LoqiRoam · 旅日記
白い街で、色を六つ拾った
しんざ駅から十日町の市街地を歩き、雪国文化、段丘の建築、食、地場の色を集めた。
しんざ駅を出て、最初は看板の赤や屋根の青を探しながら、十日町の中心へ歩いた。道は観光地らしく整いすぎていなくて、暮らしのすぐ隣に小さな色が現れる。そのあと十日町市博物館で火焔型土器、織物、雪と信濃川の歴史を見て、駅前の色にも長い時間が積もっていることを知った。情報館の段丘のような階段状の空間では、本棚まで地形に見え、分じろうでは古い建物に新しい人の声が入っていた。いこてで温かいものを食べてひと息つき、最後はクロステンの傘つるし雛へ。たくさんの小さな傘が並ぶ景色は、今日集めた色を一度に束ねるようだった。遠くへ行かなくても、駅前から文化と食と道の表情を順番に拾えば、旅はちゃんと深くなる。
この旅の足跡
- しんざ駅を出ると、住宅の間に店の看板や雪国向けの屋根が見えます。派手な名所ではないのに、赤と青の小さな色が道の進む方向を教えてくれるのが面白いです。

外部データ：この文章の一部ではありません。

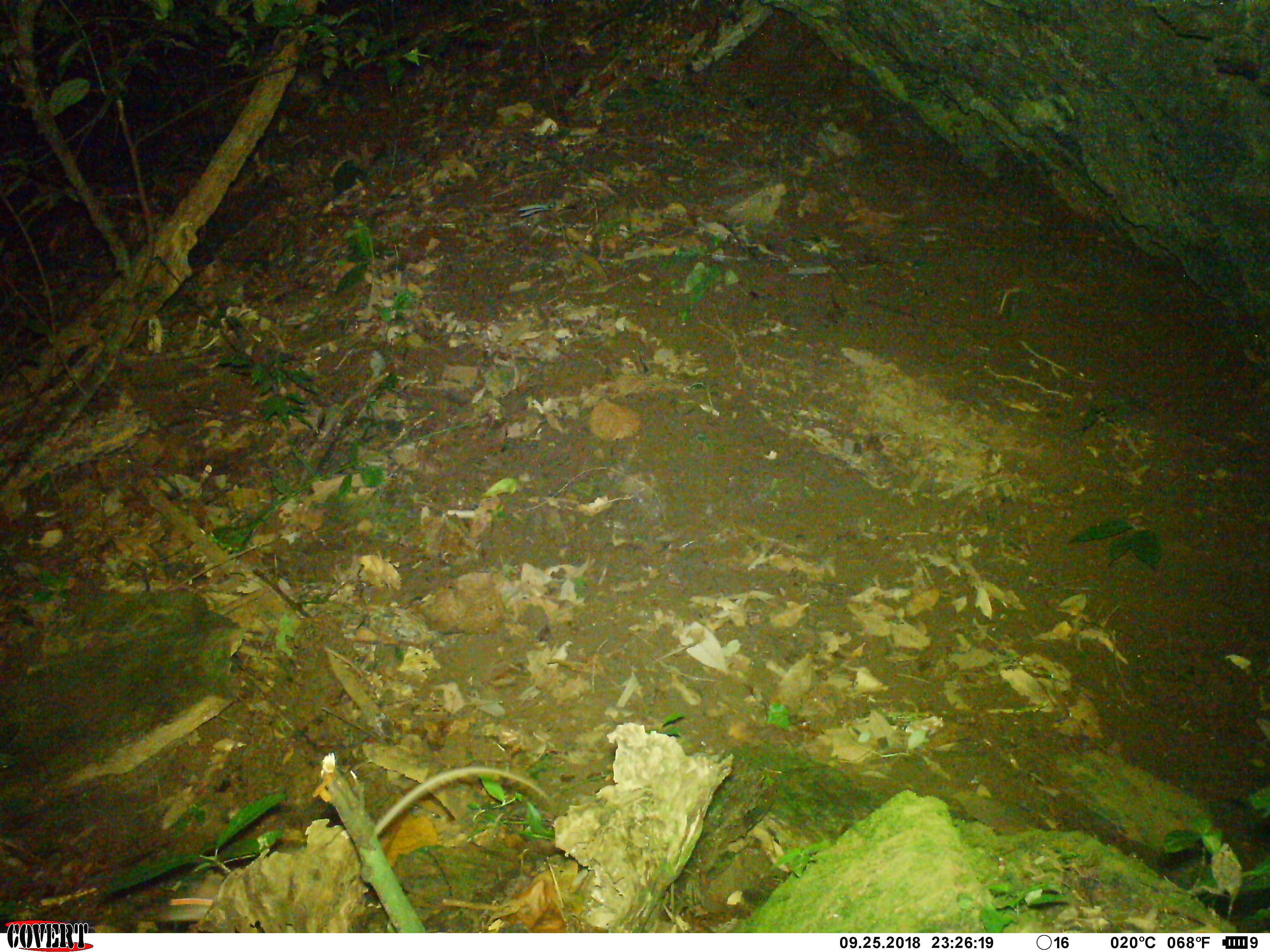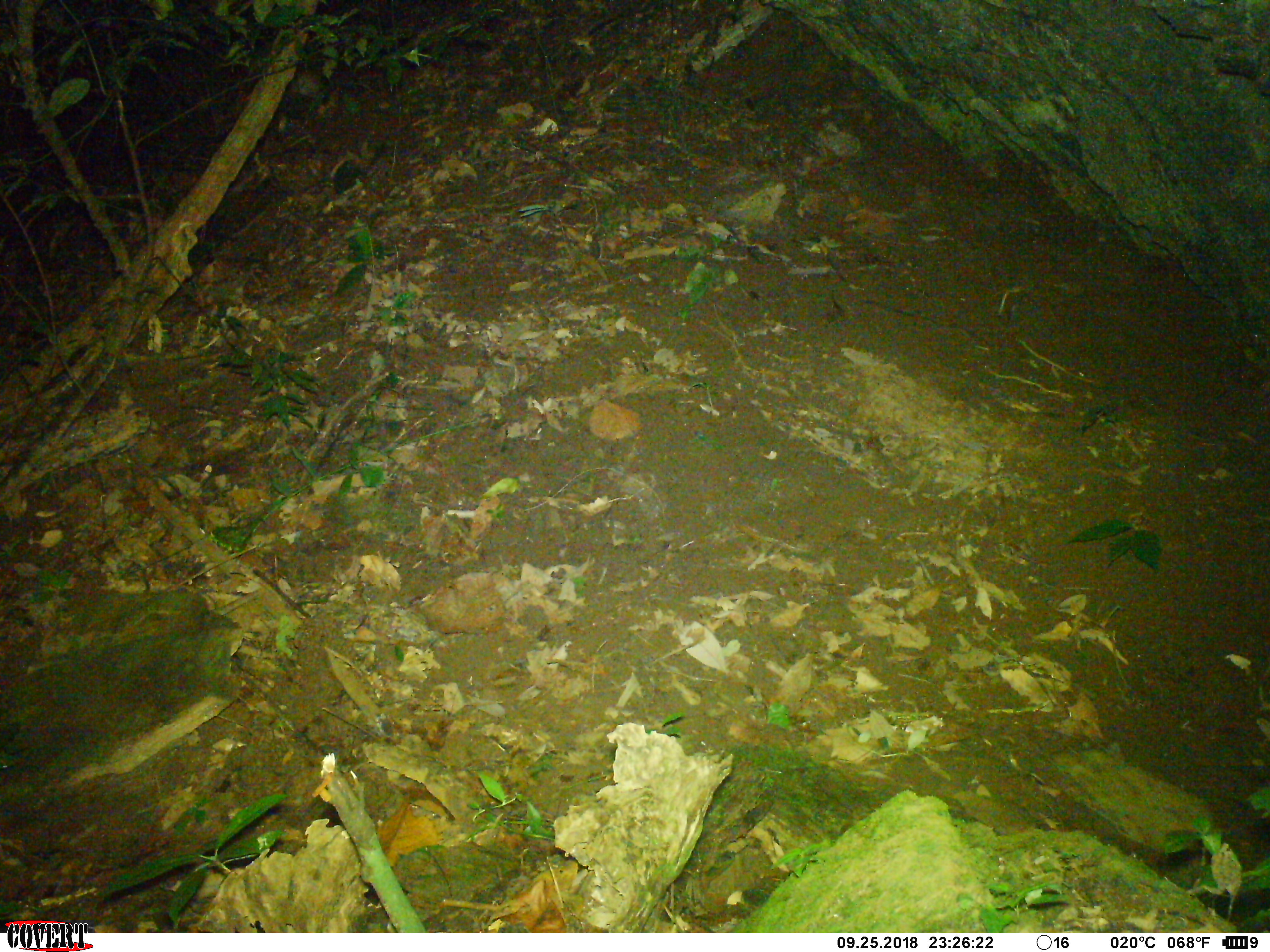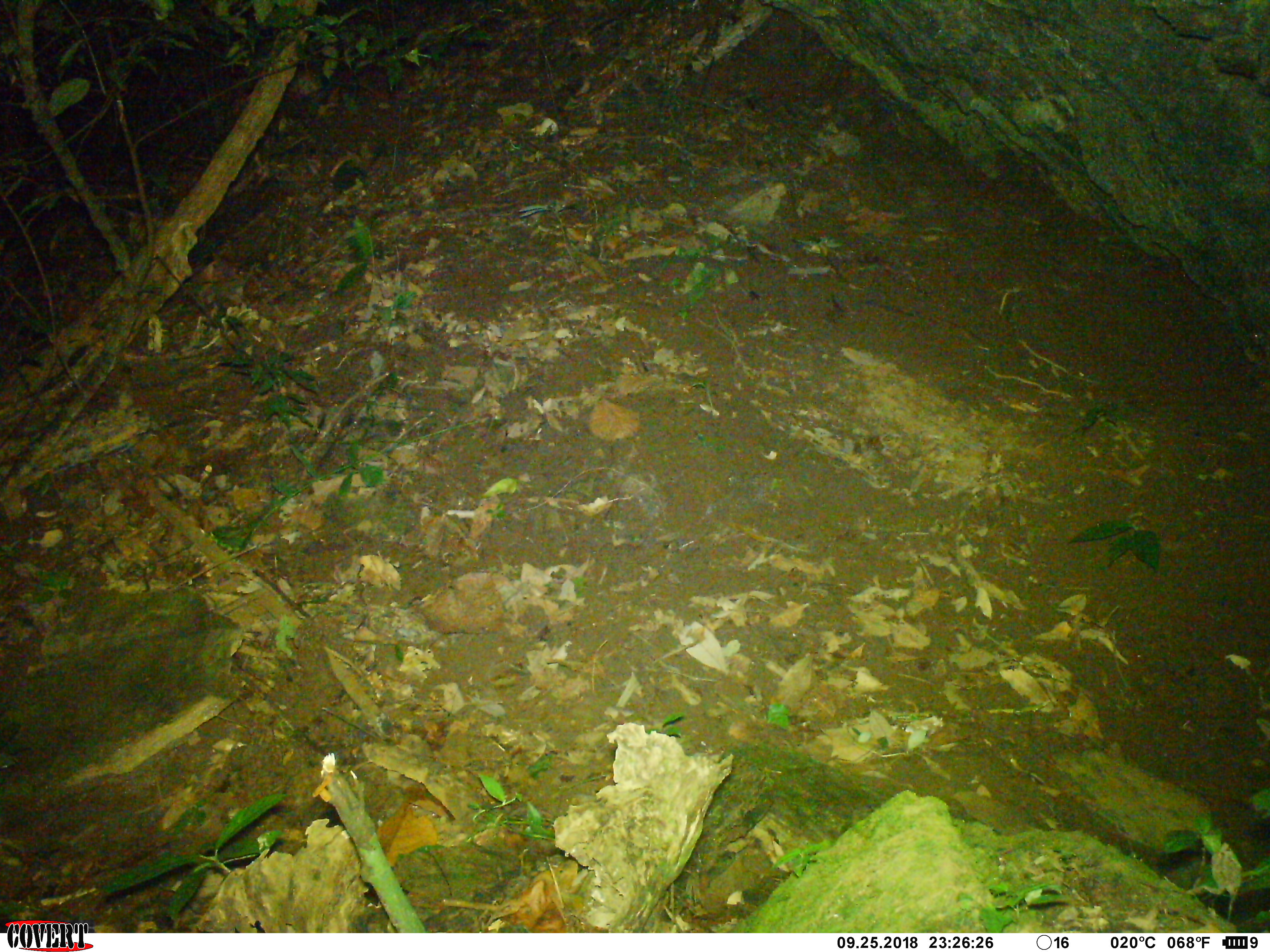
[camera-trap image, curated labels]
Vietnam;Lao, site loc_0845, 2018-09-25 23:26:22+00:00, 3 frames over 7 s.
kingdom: Animalia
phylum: Chordata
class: Mammalia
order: Rodentia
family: Muridae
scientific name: Muridae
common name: old-world mice and rats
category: unidentified murid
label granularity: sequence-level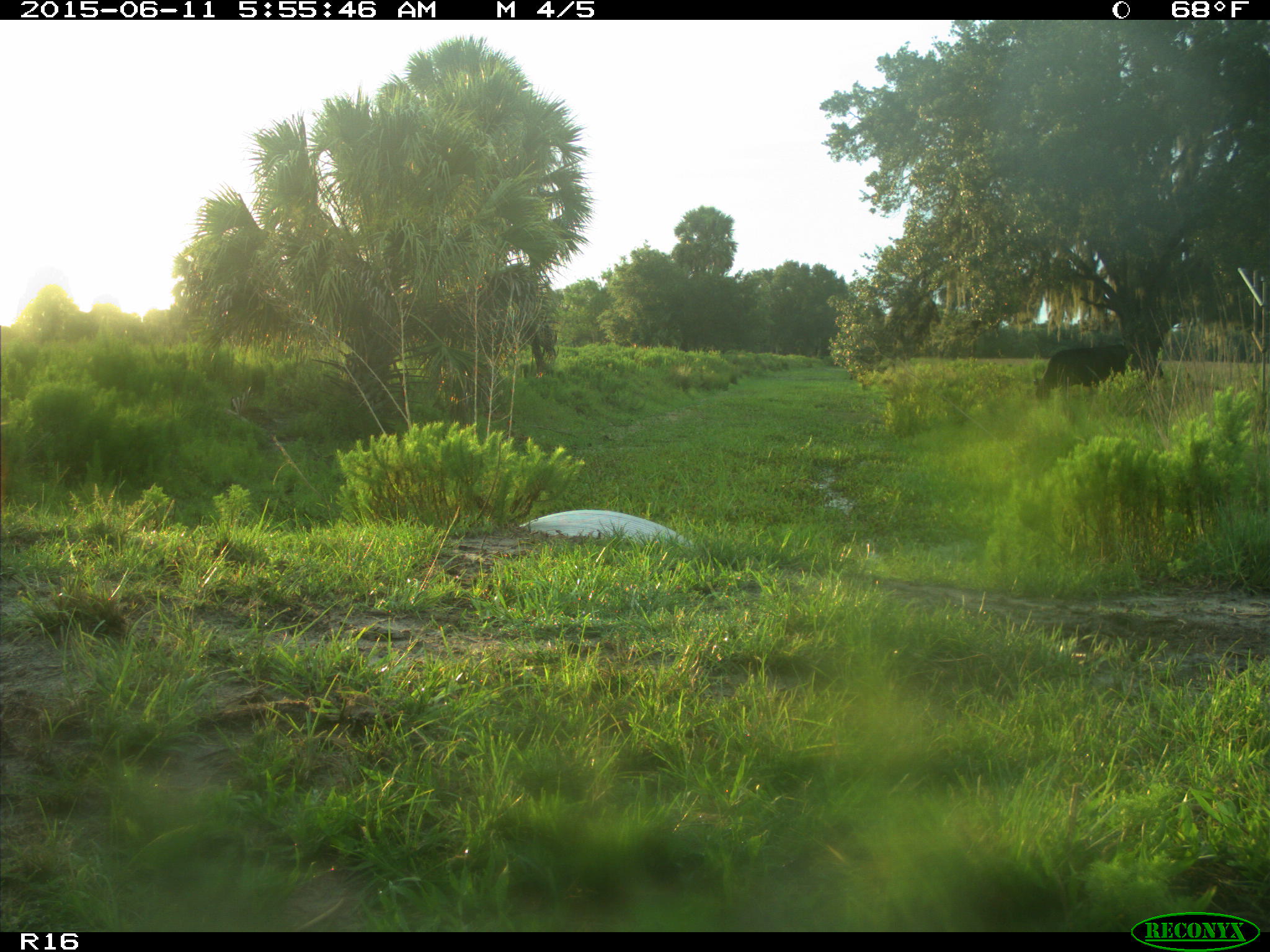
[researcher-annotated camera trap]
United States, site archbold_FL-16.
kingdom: Animalia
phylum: Chordata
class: Mammalia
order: Artiodactyla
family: Bovidae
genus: Bos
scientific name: Bos taurus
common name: domestic cow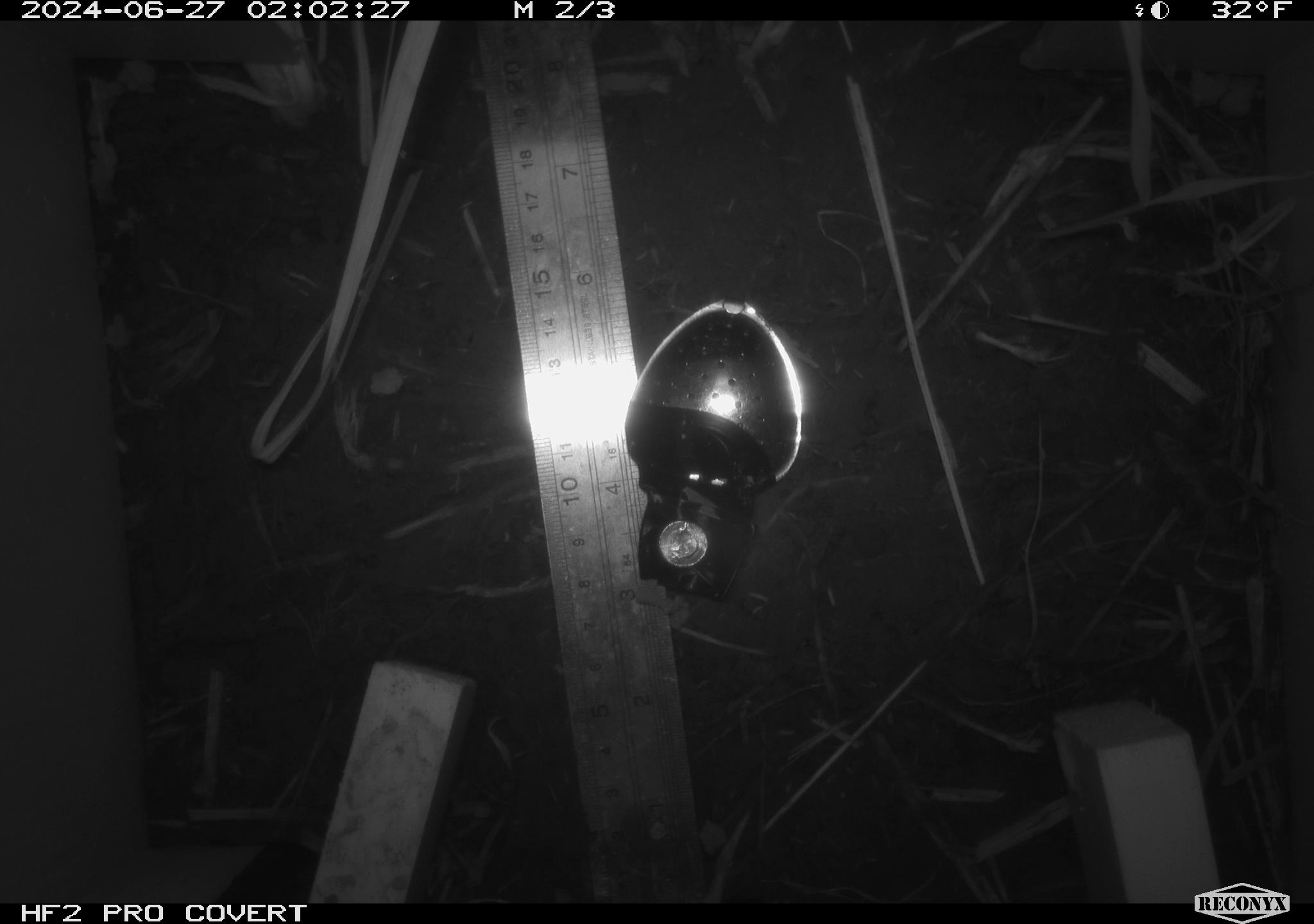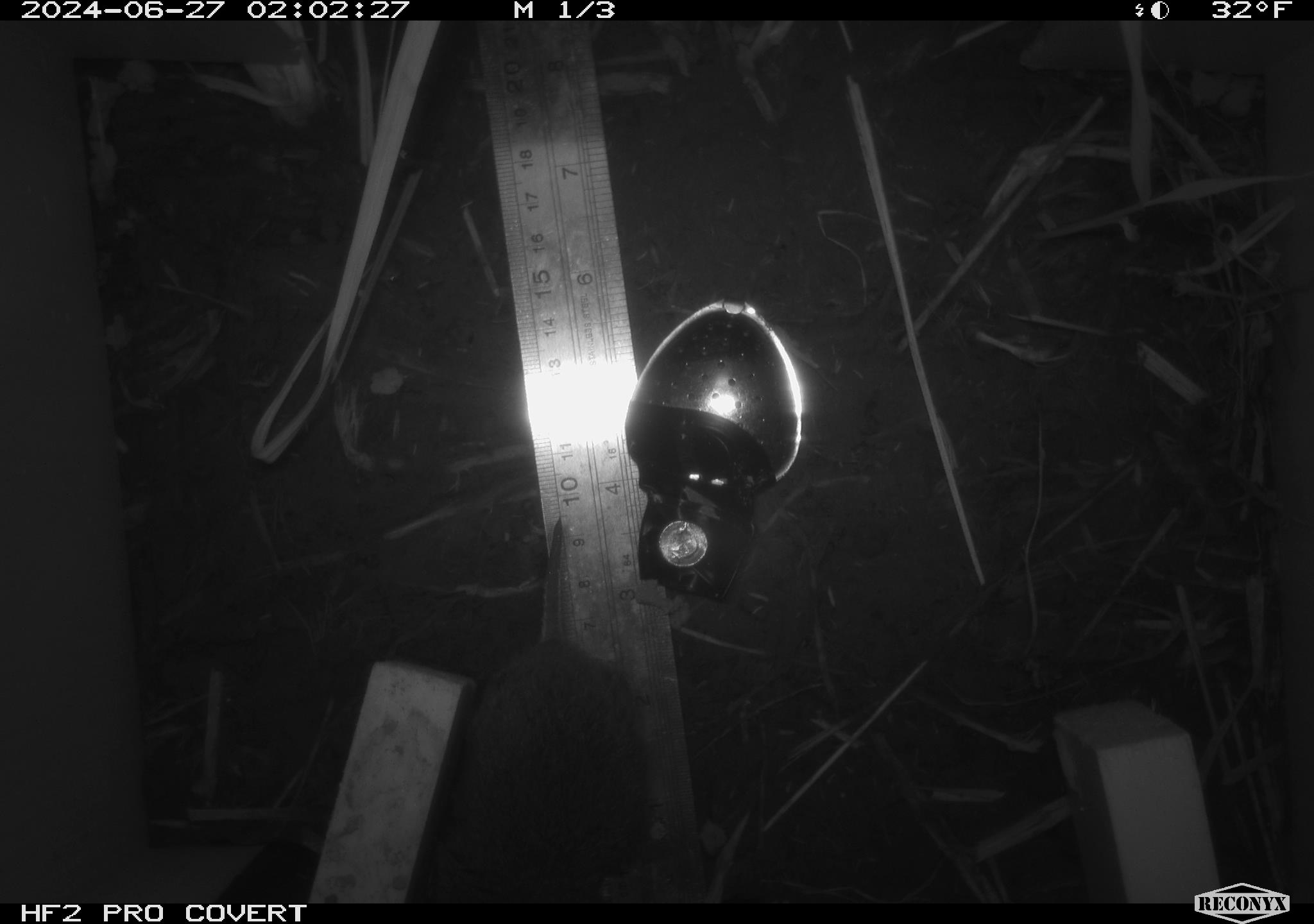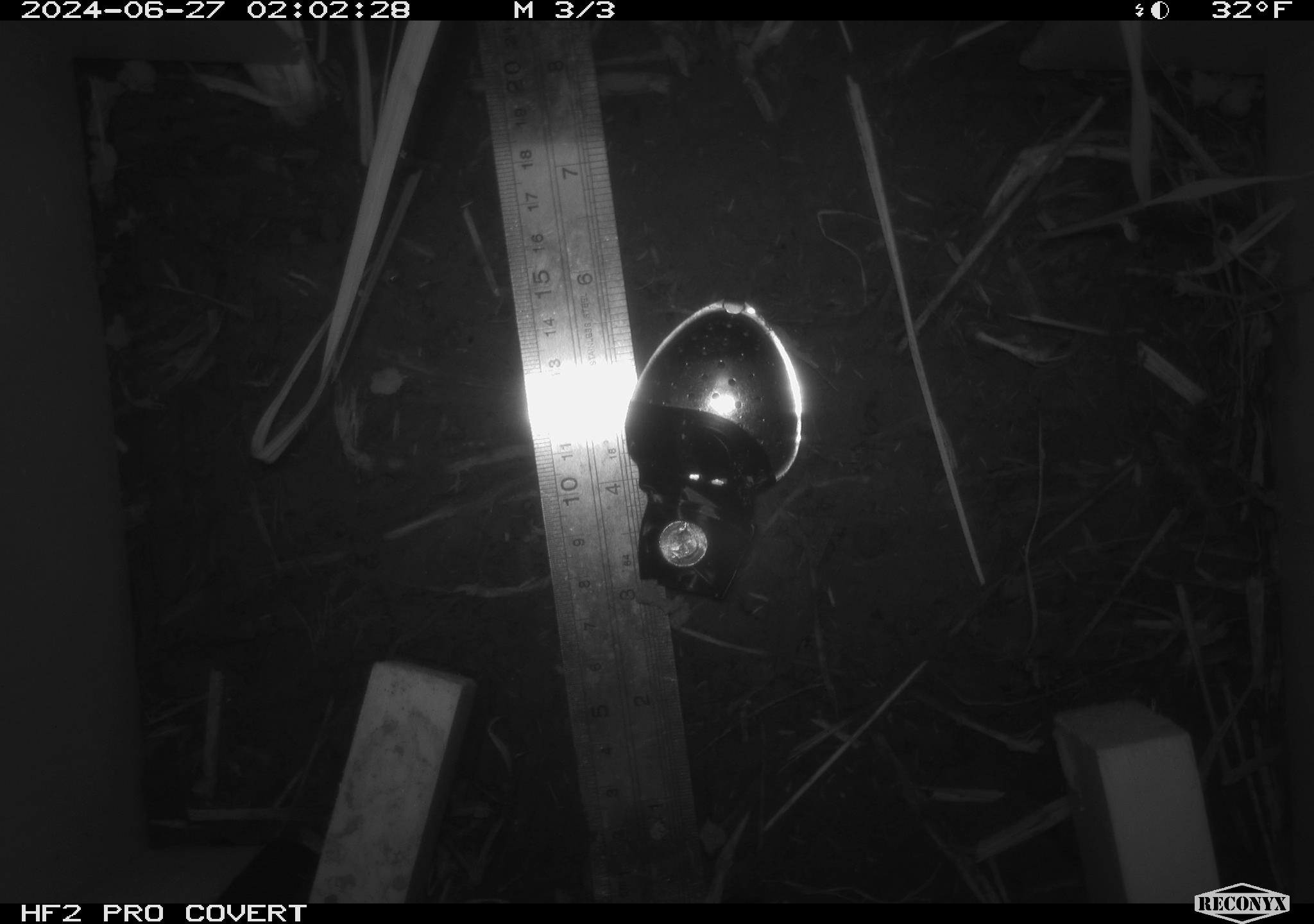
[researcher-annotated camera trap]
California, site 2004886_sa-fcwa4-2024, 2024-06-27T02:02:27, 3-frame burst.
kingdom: Animalia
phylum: Chordata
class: Mammalia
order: Rodentia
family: Cricetidae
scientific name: Arvicolinae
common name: voles, lemmings, and muskrats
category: arvicolinae subfamily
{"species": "arvicolinae subfamily (voles, lemmings, and muskrats) (Arvicolinae)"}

- 十日町市博物館では、国宝の火焔型土器だけでなく、織物の歴史や雪と信濃川の暮らしも紹介されています。土器の燃えるような赤を想像したら、外の白い季節まで少し暖かく見えてきました。
- 十日町情報館は河岸段丘を思わせる階段状の大きな空間で、蔵書約17万冊を抱えています。外の街が段丘なら、ここでは本棚が何段もの地形に見えてきて、静かなのに景色が動きました。
- 分じろうは旧本町分庁舎を生かした交流施設で、2階には土間廊下がめぐる和の空間があります。役所だった建物に人が集まる仕組みが重なり、古い茶色と新しい活動の明るさが同居していました。
- いこては本町5-39-6にあり、昼は11時からランチ、カフェは17時まで営業しています。木の建物で温かいものを食べると、ここまで拾ってきた赤や青が、湯気の白にいったん混ざる感じがしました。
- クロステン十日町では、12,088個の傘つるし雛が展示され、越後妻有のおみやげも並びます。最後に見たのが一色の大きな景色ではなく、細かな傘の集まりだったので、駅前の色探しにぴったりの終わりになりました。